The cost of servicing a mortgage has risen at its fastest rate in more than seven years for most Australians, despite the Reserve Bank’s 16-month freeze on the cash rate.
According to the latest cost of living data from the Australian Bureau of Statistics (ABS), interest charges on mortgages for employed Aussies have risen by 4.5% since December, more than double the official rate of inflation. (The official cash rate has remained frozen at 1.5%.)
On Wednesday, a polemic report from the Productivity Commission accused the Big Four of taking advantage of existing customers by offering them higher interest rates than they do to new customers.

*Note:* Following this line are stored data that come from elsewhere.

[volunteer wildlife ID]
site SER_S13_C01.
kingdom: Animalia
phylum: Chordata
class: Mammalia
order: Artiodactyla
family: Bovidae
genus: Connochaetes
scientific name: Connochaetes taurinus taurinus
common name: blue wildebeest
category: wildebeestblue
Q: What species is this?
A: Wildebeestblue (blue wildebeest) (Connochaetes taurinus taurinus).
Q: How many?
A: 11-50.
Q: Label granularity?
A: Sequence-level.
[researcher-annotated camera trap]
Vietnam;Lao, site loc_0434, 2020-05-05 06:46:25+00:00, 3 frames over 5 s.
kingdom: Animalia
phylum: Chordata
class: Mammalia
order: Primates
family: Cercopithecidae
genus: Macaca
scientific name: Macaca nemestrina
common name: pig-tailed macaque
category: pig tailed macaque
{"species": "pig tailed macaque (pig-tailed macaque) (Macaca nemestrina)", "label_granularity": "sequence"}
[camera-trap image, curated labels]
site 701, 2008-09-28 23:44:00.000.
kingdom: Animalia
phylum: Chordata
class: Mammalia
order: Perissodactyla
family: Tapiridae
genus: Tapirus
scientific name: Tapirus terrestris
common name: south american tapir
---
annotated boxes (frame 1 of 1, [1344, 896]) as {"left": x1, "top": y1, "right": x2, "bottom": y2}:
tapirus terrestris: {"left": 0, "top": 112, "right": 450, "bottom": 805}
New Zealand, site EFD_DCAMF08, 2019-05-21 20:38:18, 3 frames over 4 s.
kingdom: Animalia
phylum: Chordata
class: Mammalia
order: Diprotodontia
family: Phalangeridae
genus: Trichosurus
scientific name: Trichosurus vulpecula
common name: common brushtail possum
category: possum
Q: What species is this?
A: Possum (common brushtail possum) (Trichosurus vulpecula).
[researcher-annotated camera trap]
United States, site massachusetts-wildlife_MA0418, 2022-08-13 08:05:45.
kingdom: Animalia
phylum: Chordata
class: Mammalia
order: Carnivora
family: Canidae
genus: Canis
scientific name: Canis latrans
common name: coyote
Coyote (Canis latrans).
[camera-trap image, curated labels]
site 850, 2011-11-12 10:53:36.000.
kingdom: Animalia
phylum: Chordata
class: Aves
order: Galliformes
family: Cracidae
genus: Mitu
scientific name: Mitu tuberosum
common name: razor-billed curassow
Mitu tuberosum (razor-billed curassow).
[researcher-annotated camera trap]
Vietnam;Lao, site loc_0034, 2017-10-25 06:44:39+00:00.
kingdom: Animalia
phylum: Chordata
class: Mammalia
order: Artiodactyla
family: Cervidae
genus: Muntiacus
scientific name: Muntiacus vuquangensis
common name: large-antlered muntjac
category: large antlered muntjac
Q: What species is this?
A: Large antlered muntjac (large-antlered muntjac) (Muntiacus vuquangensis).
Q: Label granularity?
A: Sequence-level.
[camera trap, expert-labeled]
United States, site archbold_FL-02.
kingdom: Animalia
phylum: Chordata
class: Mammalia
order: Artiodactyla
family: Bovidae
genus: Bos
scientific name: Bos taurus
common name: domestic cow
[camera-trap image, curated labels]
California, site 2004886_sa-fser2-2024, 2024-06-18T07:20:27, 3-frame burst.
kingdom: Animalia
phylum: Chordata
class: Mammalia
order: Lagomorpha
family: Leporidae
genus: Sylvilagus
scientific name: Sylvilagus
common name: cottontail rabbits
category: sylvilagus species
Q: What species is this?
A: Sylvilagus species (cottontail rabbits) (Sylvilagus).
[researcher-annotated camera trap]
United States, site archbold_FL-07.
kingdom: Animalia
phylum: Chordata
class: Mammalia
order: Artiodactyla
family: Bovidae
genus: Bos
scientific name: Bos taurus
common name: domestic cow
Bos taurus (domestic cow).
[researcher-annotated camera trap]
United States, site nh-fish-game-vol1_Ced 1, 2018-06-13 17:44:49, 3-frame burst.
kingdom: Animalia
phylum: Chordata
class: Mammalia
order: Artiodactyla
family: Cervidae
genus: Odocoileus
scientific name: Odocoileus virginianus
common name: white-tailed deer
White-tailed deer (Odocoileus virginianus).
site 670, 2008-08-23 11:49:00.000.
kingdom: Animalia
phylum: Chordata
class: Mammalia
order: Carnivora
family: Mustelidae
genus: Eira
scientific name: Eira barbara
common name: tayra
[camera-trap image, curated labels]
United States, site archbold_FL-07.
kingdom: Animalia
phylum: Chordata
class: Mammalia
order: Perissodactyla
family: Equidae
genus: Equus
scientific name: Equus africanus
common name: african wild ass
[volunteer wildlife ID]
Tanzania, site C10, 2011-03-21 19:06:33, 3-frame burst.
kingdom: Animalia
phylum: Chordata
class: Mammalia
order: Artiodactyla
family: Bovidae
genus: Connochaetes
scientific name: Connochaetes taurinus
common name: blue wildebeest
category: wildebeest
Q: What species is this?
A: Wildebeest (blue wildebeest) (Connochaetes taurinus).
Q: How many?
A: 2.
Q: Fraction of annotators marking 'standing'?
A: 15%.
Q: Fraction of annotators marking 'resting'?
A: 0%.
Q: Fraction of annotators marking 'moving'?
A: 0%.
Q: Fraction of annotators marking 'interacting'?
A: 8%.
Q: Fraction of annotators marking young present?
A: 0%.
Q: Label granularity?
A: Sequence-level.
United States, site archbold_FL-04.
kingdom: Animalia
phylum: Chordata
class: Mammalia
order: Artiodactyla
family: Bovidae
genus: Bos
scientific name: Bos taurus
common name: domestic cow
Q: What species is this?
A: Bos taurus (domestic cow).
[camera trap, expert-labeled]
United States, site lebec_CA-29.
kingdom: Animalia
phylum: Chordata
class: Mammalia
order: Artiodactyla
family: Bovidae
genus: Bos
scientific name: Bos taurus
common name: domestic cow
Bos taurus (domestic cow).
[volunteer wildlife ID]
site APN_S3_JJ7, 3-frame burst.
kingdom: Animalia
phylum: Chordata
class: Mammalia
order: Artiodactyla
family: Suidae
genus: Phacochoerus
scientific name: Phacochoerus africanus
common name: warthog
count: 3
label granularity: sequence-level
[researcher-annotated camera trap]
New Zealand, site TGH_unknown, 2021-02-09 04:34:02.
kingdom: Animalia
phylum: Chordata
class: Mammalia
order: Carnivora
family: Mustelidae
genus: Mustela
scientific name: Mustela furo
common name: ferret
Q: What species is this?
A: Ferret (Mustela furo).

The Productivity Commission added that loyal customers were “ripe for exploitation,” with one in two people still banking with their first bank while accepting interest rates on home loans up to 0.4% higher than new customers.
The report found that the Turnbull government and the Australian Prudential Regulation Authority (APRA) had inadvertently provided a $500m windfall to the banking sector in their effort to cool the overheated housing markets in the east coast capitals.
Banks have responded to orders from APRA to curb interest-only home loans by raising interest rates, not just for new loans, but for all existing investor home loans.
“It is completely unsurprising that faced with the opportunity to re-price their loan book as a consequence of regulatory changes, banks did just that,” the Commission said.